Verilen Metin:
◇ ◇ ◇ ◇

Türkiye’nin ilk profesyonel milli boksörü olan ‘Demir Yumruk’ lakaplı Garbis Zakaryan, son yolculuğuna uğurlandı.
90 yaşında hayatını kaybeden Zakaryan, Üç Horan Ermeni Kilisesi'nde yapılan törenin ardından İstanbul -Şişli Ermeni Mezarlığı'nda toprağa verildi.
Vasiyet ettiği gibi Zakaryan'ın tabutu Galatasaray ve Türk bayrağına sarıldı.
Törene Gençlik ve Spor Bakanı Mehmet Muharrem Kasapoğlu, İstanbul Valisi Ali Yerlikaya, Beyoğlu Belediye Başkanı Haydar Ali Yıldız, Türkiye Boks Federasyonu Başkanı Eyüp Gözgeç, Spor Genel Müdürü Mehmet Baykan ile Garbis Zakaryan'ın ailesi ve yakınları katıldı.
"Demir Yumruk" lakaplı Zakaryan 2 Haziran 1930'da Bitlisli bir baba ve İstanbullu bir anneden dünyaya geldi. 24 yaşında Türkiye'nin ilk profesyonel boksörü oldu. Zakaryan 22 yıllık kariyerinde amatör olarak 200, profesyonel olarak 51 kez ringe çıktı. 1966 yılında profesyonel boks hayatını tamamlayıp, antrenör olarak boks hayatına devam etti. Ünlü boksör Cemal Kamacı'nın menajerliğini yaptı.
Beyoğlu Kulübü'nde boksa başlayan, Taksim Kulübü'nün boks şubesini Şahan Minasyan ve Vasken Lusikyan’la birlikte kuran daha sonra Galatasaray formasıyla Türkiye ve İstanbul şampiyonlukları kazanan Garbis Zakaryan'ın uluslararası düzeyde de başarıları var.

◇ ◇ ◇ ◇

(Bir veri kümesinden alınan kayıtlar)
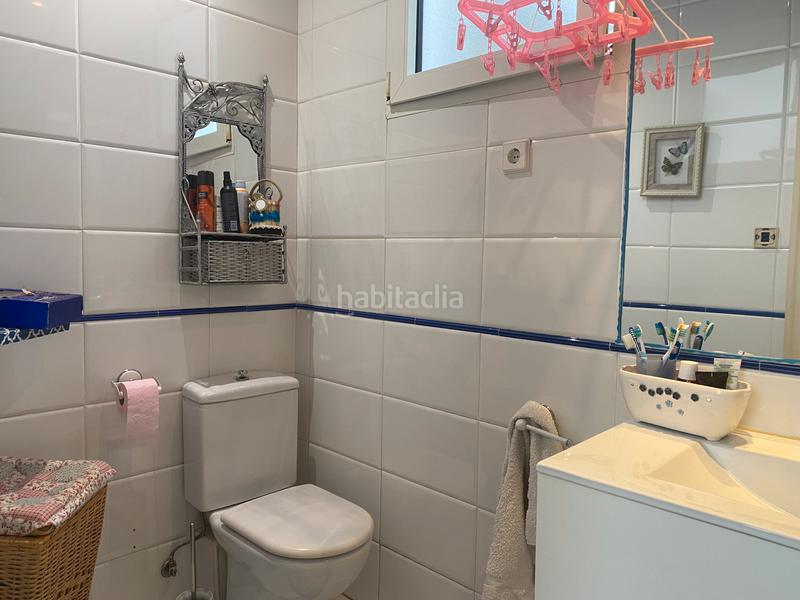 Foto fbe337e1-ce1c-42e7-85b4-b96e7e59c95d. Piso en Abandoibarra - Guggenheim Bilbao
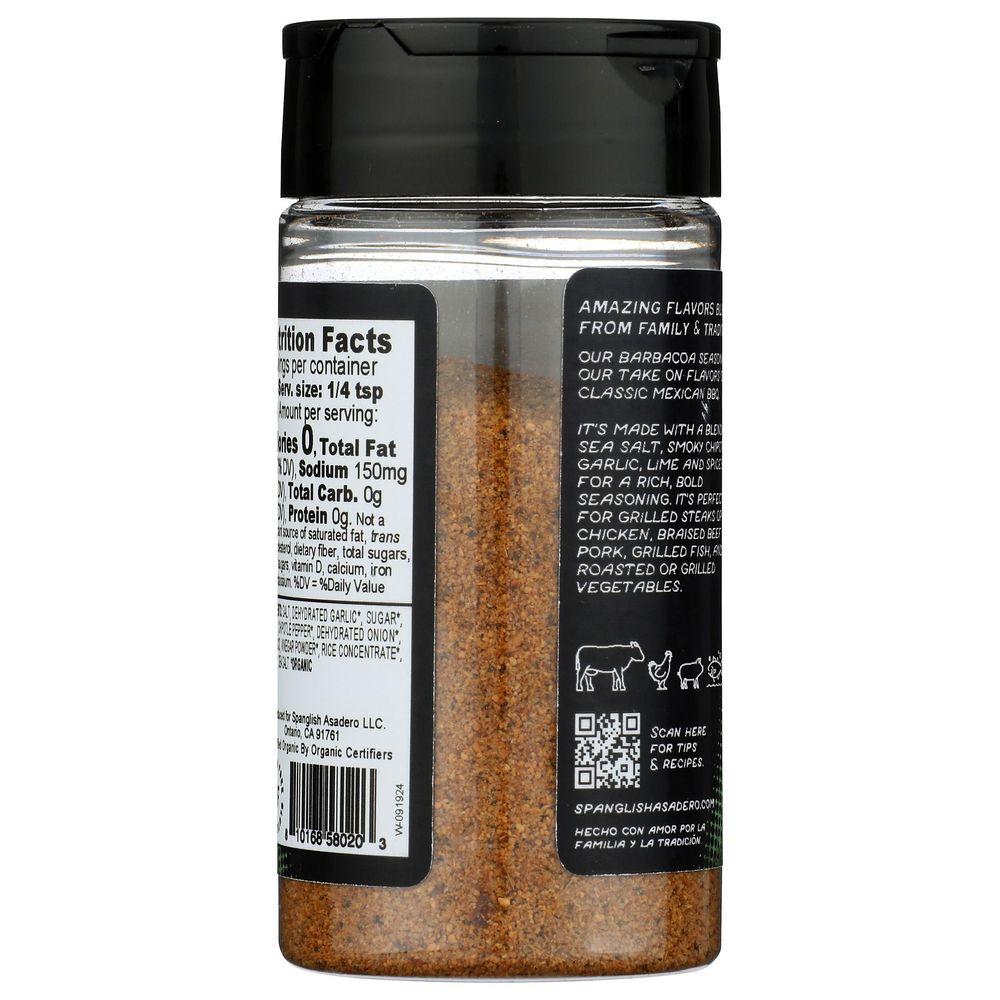 Product gallery 766517074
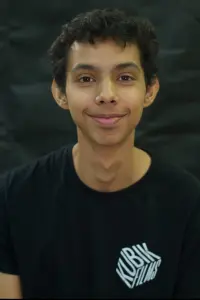 Photo Luis Mireles #375672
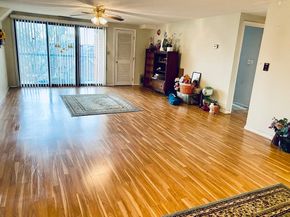 8 9th 513, Medford MA 02155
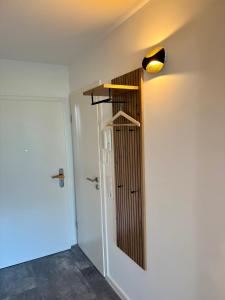 Billede fra billedgalleriet på Ahrtal Appartement i Bad Neuenahr-Ahrweiler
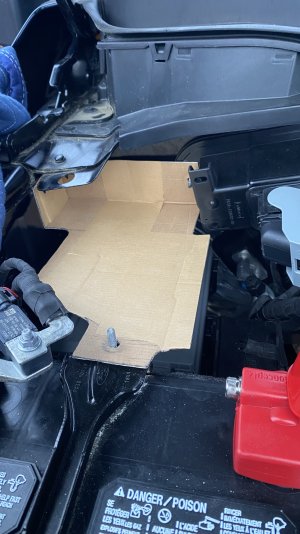 IMG_4680.jpeg IMG_4680.jpeg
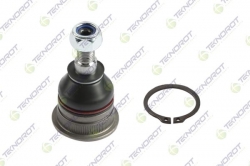 TEKNOROT HY205 Rotil Alt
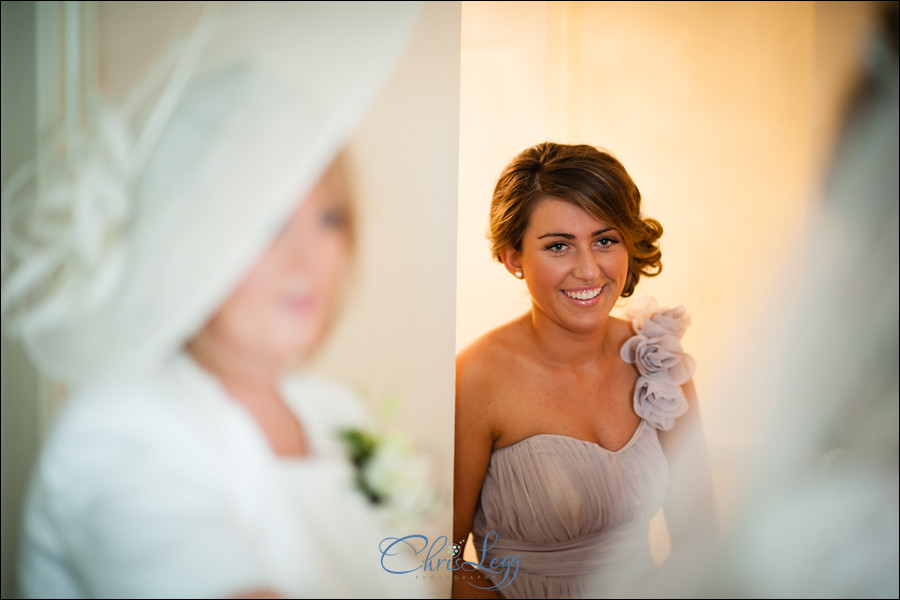 Wedding Photographt at Friern Manor Country Hotel 023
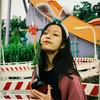 lisanice011 - @xdpopo25 - TikTok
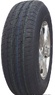 iLINK Winter IL989 225/75R16C 116/114R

◇ ◇ ◇ ◇

Yapılacak İş:
Garbis Zakaryan'ın son yolculuğuna uğurlanmasını anlatan metni, hiçbir değişiklik yapmadan baştan sona yazınız.

Çözümünüz:
Türkiye’nin ilk profesyonel milli boksörü olan ‘Demir Yumruk’ lakaplı Garbis Zakaryan, son yolculuğuna uğurlandı.
90 yaşında hayatını kaybeden Zakaryan, Üç Horan Ermeni Kilisesi'nde yapılan törenin ardından İstanbul -Şişli Ermeni Mezarlığı'nda toprağa verildi.
Vasiyet ettiği gibi Zakaryan'ın tabutu Galatasaray ve Türk bayrağına sarıldı.
Törene Gençlik ve Spor Bakanı Mehmet Muharrem Kasapoğlu, İstanbul Valisi Ali Yerlikaya, Beyoğlu Belediye Başkanı Haydar Ali Yıldız, Türkiye Boks Federasyonu Başkanı Eyüp Gözgeç, Spor Genel Müdürü Mehmet Baykan ile Garbis Zakaryan'ın ailesi ve yakınları katıldı.
"Demir Yumruk" lakaplı Zakaryan 2 Haziran 1930'da Bitlisli bir baba ve İstanbullu bir anneden dünyaya geldi. 24 yaşında Türkiye'nin ilk profesyonel boksörü oldu. Zakaryan 22 yıllık kariyerinde amatör olarak 200, profesyonel olarak 51 kez ringe çıktı. 1966 yılında profesyonel boks hayatını tamamlayıp, antrenör olarak boks hayatına devam etti. Ünlü boksör Cemal Kamacı'nın menajerliğini yaptı.
Beyoğlu Kulübü'nde boksa başlayan, Taksim Kulübü'nün boks şubesini Şahan Minasyan ve Vasken Lusikyan’la birlikte kuran daha sonra Galatasaray formasıyla Türkiye ve İstanbul şampiyonlukları kazanan Garbis Zakaryan'ın uluslararası düzeyde de başarıları var.